What is expected: The records must be retyped exactly, with no pictures included.
Recorded information section start
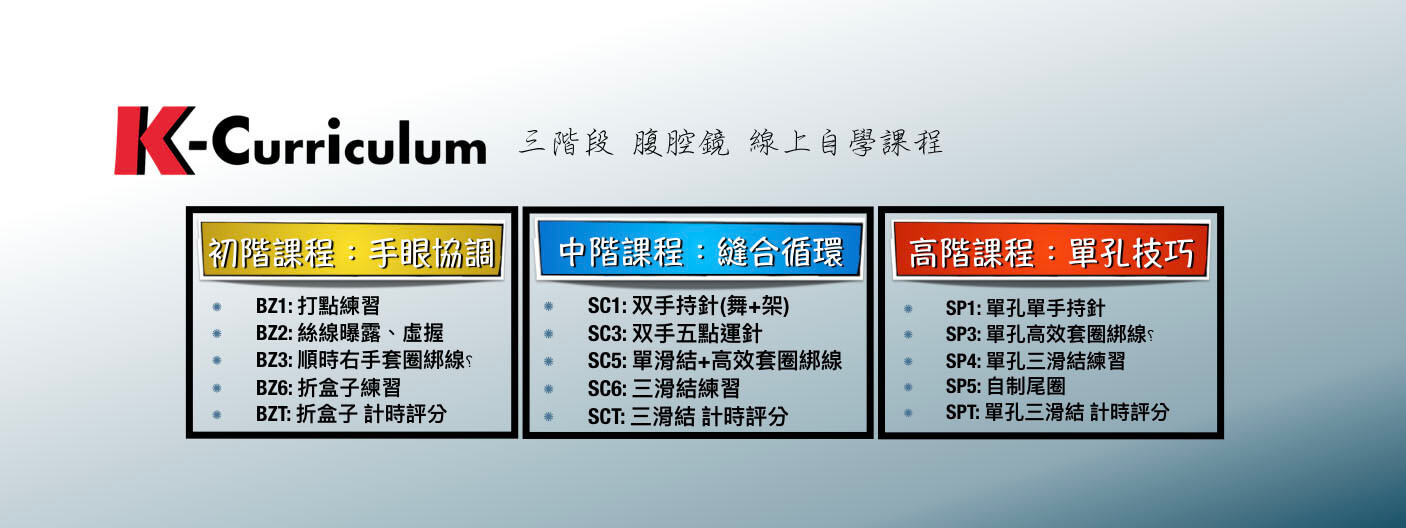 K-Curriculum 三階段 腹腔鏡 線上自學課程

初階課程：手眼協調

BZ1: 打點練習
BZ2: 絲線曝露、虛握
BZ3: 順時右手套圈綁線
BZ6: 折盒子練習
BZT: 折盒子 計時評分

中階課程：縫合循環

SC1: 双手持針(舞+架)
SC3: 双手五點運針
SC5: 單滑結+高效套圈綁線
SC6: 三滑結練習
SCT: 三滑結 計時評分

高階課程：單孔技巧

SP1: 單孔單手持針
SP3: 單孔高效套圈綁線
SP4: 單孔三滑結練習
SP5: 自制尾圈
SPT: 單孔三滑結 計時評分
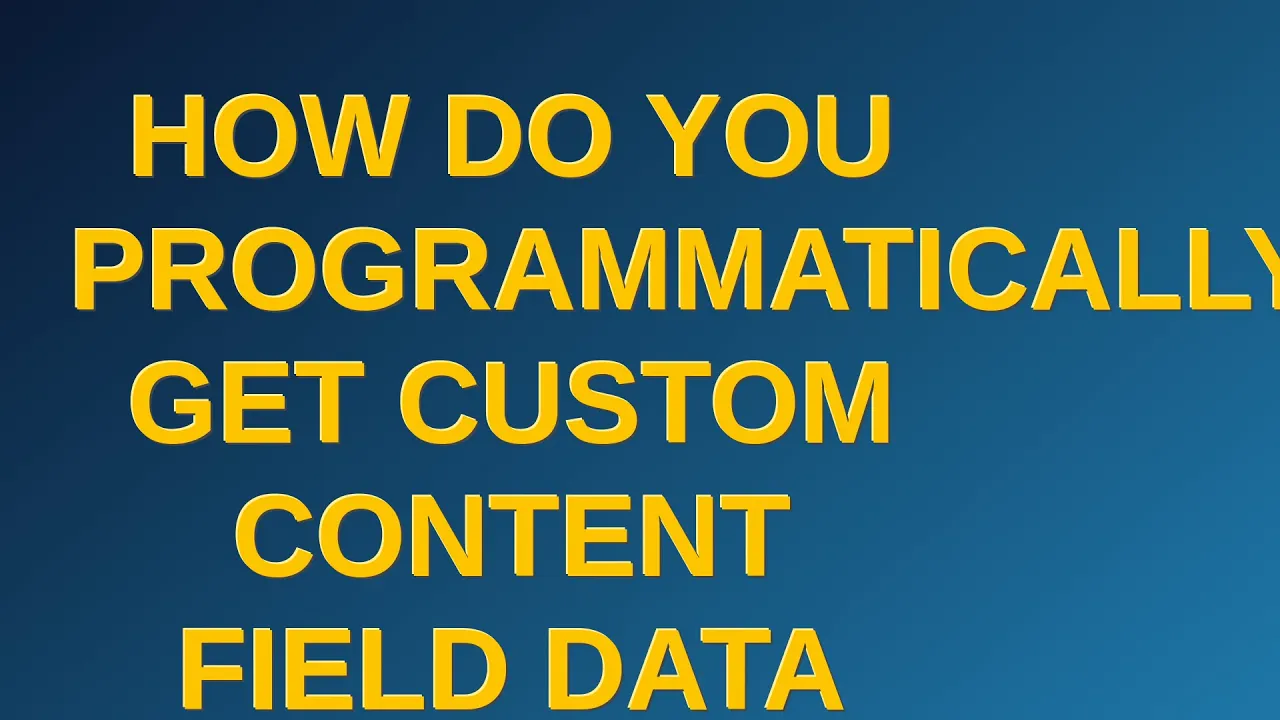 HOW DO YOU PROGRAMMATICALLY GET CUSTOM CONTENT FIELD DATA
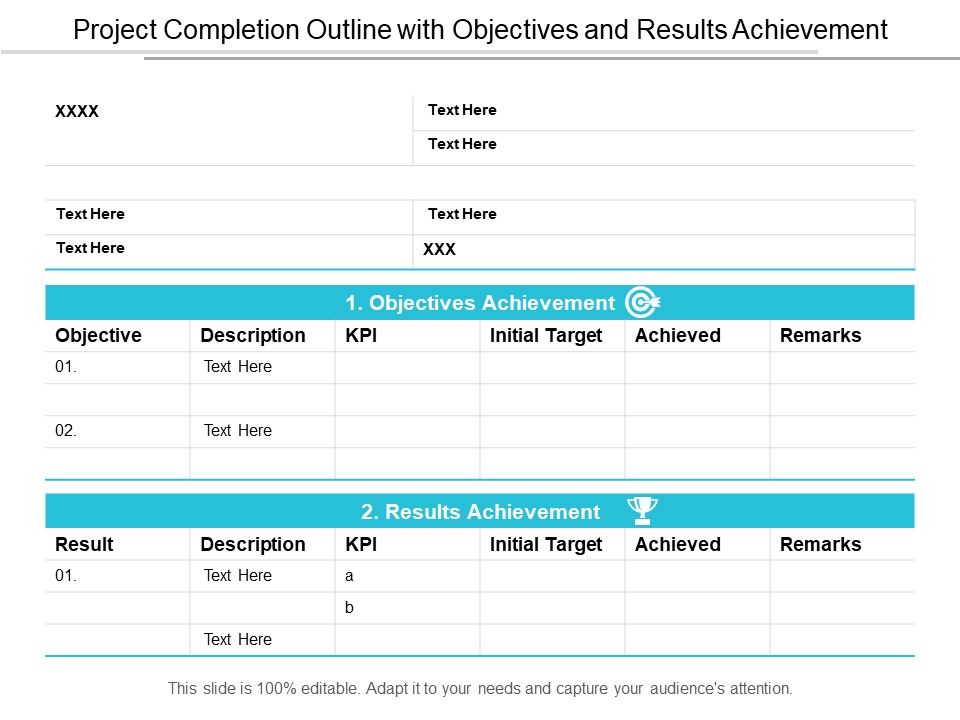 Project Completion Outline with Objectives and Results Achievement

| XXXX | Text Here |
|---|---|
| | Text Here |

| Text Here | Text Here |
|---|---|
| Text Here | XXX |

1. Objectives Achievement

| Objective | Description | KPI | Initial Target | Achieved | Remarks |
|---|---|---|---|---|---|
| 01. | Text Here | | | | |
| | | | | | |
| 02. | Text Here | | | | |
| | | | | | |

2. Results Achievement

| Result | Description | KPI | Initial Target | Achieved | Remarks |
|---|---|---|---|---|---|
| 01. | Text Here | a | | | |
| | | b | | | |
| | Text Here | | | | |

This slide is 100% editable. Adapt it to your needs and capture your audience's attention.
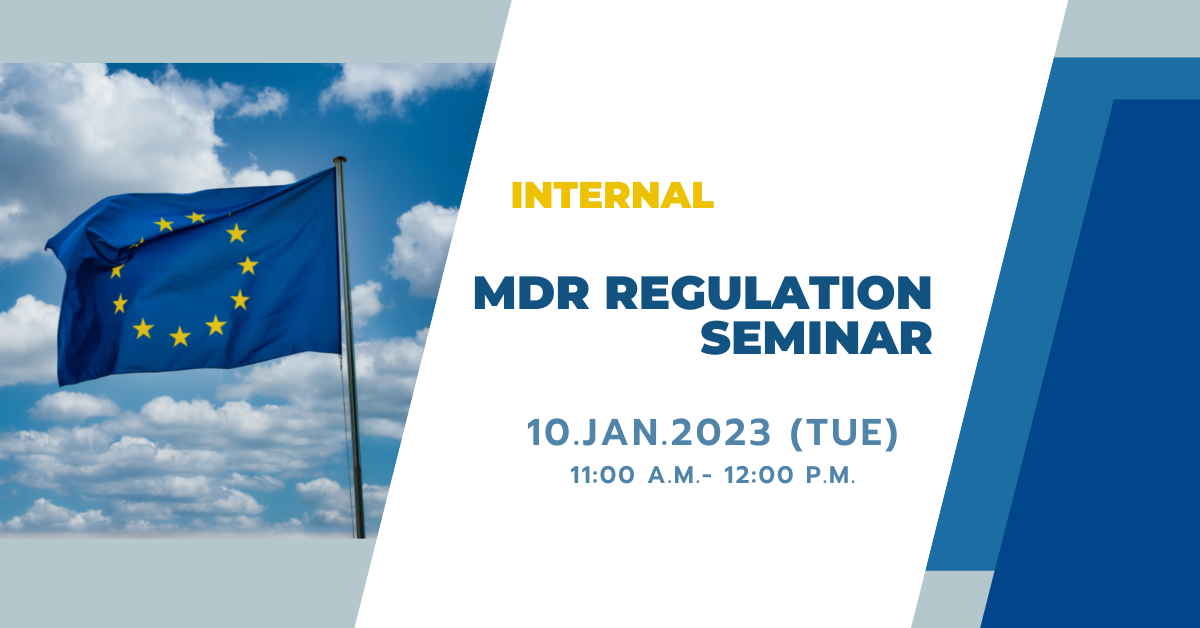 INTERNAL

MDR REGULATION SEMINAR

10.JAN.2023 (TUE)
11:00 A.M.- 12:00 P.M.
Recorded information section end
Output for this exercise:
 K-Curriculum 三階段 腹腔鏡 線上自學課程

初階課程：手眼協調

BZ1: 打點練習
BZ2: 絲線曝露、虛握
BZ3: 順時右手套圈綁線
BZ6: 折盒子練習
BZT: 折盒子 計時評分

中階課程：縫合循環

SC1: 双手持針(舞+架)
SC3: 双手五點運針
SC5: 單滑結+高效套圈綁線
SC6: 三滑結練習
SCT: 三滑結 計時評分

高階課程：單孔技巧

SP1: 單孔單手持針
SP3: 單孔高效套圈綁線
SP4: 單孔三滑結練習
SP5: 自制尾圈
SPT: 單孔三滑結 計時評分
 HOW DO YOU PROGRAMMATICALLY GET CUSTOM CONTENT FIELD DATA
 Project Completion Outline with Objectives and Results Achievement

| XXXX | Text Here |
|---|---|
| | Text Here |

| Text Here | Text Here |
|---|---|
| Text Here | XXX |

1. Objectives Achievement

| Objective | Description | KPI | Initial Target | Achieved | Remarks |
|---|---|---|---|---|---|
| 01. | Text Here | | | | |
| | | | | | |
| 02. | Text Here | | | | |
| | | | | | |

2. Results Achievement

| Result | Description | KPI | Initial Target | Achieved | Remarks |
|---|---|---|---|---|---|
| 01. | Text Here | a | | | |
| | | b | | | |
| | Text Here | | | | |

This slide is 100% editable. Adapt it to your needs and capture your audience's attention.
 INTERNAL

MDR REGULATION SEMINAR

10.JAN.2023 (TUE)
11:00 A.M.- 12:00 P.M.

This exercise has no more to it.